**GOAL**
Reproduce each of the following lines word for word, in the same order.

**EXERCISE INPUT**

----------------

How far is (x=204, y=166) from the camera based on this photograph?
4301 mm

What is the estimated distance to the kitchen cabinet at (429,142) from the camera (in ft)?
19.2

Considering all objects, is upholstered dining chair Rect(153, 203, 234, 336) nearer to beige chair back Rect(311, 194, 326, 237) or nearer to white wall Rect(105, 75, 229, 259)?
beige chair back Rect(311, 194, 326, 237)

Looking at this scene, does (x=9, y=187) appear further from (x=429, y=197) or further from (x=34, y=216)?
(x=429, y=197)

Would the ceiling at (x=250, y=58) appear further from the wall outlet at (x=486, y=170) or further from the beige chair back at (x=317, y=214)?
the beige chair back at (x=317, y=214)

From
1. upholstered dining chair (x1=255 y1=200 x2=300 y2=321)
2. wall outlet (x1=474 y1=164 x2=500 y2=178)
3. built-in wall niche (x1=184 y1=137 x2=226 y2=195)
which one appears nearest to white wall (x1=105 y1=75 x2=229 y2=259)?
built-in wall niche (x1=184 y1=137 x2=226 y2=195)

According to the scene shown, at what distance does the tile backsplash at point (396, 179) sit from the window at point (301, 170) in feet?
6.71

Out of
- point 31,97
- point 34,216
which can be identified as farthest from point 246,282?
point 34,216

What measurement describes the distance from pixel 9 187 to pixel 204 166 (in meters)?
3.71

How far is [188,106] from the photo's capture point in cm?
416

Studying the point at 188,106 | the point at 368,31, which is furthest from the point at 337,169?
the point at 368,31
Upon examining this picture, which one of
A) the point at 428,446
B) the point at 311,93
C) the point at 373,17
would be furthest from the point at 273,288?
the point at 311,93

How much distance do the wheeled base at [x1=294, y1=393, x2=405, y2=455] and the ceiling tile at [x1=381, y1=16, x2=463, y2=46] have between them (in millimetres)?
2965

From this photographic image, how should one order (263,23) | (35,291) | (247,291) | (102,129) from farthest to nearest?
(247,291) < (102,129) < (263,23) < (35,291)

----------------

**OUTPUT FOR THIS TASK**
How far is (x=204, y=166) from the camera based on this photograph?
4301 mm

What is the estimated distance to the kitchen cabinet at (429,142) from the camera (in ft)?
19.2

Considering all objects, is upholstered dining chair Rect(153, 203, 234, 336) nearer to beige chair back Rect(311, 194, 326, 237) or nearer to white wall Rect(105, 75, 229, 259)?
beige chair back Rect(311, 194, 326, 237)

Looking at this scene, does (x=9, y=187) appear further from (x=429, y=197) or further from (x=34, y=216)?
(x=429, y=197)

Would the ceiling at (x=250, y=58) appear further from the wall outlet at (x=486, y=170) or further from the beige chair back at (x=317, y=214)?
the beige chair back at (x=317, y=214)

From
1. upholstered dining chair (x1=255 y1=200 x2=300 y2=321)
2. wall outlet (x1=474 y1=164 x2=500 y2=178)
3. built-in wall niche (x1=184 y1=137 x2=226 y2=195)
which one appears nearest to white wall (x1=105 y1=75 x2=229 y2=259)?
built-in wall niche (x1=184 y1=137 x2=226 y2=195)

According to the scene shown, at what distance does the tile backsplash at point (396, 179) sit from the window at point (301, 170) in feet?
6.71

Out of
- point 31,97
- point 34,216
which can be identified as farthest from point 246,282?
point 34,216

What measurement describes the distance from pixel 9 187 to pixel 204 166 (in meters)?
3.71

How far is [188,106] from the photo's capture point in cm?
416

Studying the point at 188,106 | the point at 368,31, which is furthest from the point at 337,169?
the point at 368,31
Upon examining this picture, which one of
A) the point at 428,446
B) the point at 311,93
C) the point at 373,17
would be furthest from the point at 273,288?
the point at 311,93

How much distance do the wheeled base at [x1=294, y1=393, x2=405, y2=455] and the ceiling tile at [x1=381, y1=16, x2=463, y2=46] have between them (in millimetres)?
2965

From this photographic image, how should one order (263,23) | (35,291) | (247,291) | (102,129) from farthest to nearest?
(247,291) < (102,129) < (263,23) < (35,291)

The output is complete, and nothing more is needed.